Menu

Perang Gaza: 300 Lulusan Stanford Keluar dari Wisuda untuk Bergabung dengan Demonstrasi Pro-Palestina

Amastya 17 Jun 2024, 20:03
Seperti banyak universitas dan perguruan tinggi lain di Amerika Serikat (AS), Stanford telah melihat lokasi demonstrasi pro-Palestina /Reuters
Seperti banyak universitas dan perguruan tinggi lain di Amerika Serikat (AS), Stanford telah melihat lokasi demonstrasi pro-Palestina /Reuters

RIAU24.COM - Ratusan mahasiswa yang lulus dari Universitas Stanford pada hari Minggu (16 Juni) berjalan keluar dari upacara wisuda untuk bergabung dengan demonstrasi pro-Palestina, ketika perang antara Israel dan Hamas di Jalur Gaza berkecamuk.

Sebuah laporan oleh San Francisco Chronicle mengatakan bahwa sekitar 29.000 tiket diminta untuk dimulainya Stanford ke-133, yang memberikan 1.838 gelar sarjana, 2.575 master, dan 1.003 doktor.

“Sementara Presiden Richard Saller berbicara tentang tahun yang menantang sekolah selama pidatonya, sekitar 300 siswa keluar, diikuti oleh deputi dari Kantor Sheriff Santa Clara,” kata laporan itu.
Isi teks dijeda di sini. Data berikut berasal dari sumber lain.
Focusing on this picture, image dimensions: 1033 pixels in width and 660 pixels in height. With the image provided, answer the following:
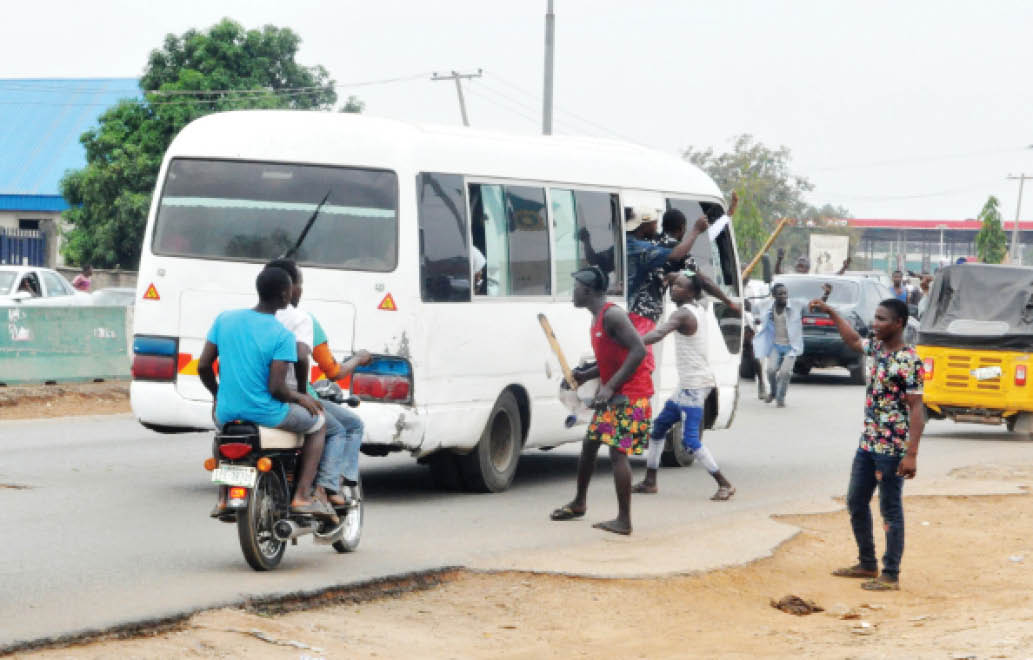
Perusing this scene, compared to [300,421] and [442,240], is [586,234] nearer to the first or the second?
[442,240]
Banyak siswa bersorak pemogokan.

'Hormati Palestina akhir pekan kelulusan ini'

Sebelumnya, sebuah pemberitahuan yang diposting oleh Stanford Against Apartheid di Palestina di Instagram mendesak para siswa untuk keluar di tengah upacara wisuda.

"Kami mengundang lulusan, teman, dan keluarga untuk keluar dari permulaan ke upacara alternatif kami di sebelah stadion, untuk menunjukkan dukungan bagi divestasi dan menghormati Palestina akhir pekan kelulusan ini," kata pemberitahuan itu.

Bendera Palestina dibagikan kepada lulusan

Sebelum upacara wisuda, setengah lusin siswa membagikan bendera Palestina kecil kepada para lulusan saat mereka lewat.

Laporan itu mengatakan bahwa beberapa mahasiswa sarjana menyampirkan bendera Palestina di punggung mereka.

Seperti banyak universitas dan perguruan tinggi lain di Amerika Serikat (AS), Stanford telah menjadi tempat demonstrasi dan perkemahan pro-Palestina yang memprotes serangan Israel di Jalur Gaza

Laporan itu mengatakan bahwa protes tersebut menimbulkan perdebatan tentang kebebasan berbicara, dengan banyak siswa mengatakan suasana panas membuat mereka takut akan keselamatan mereka.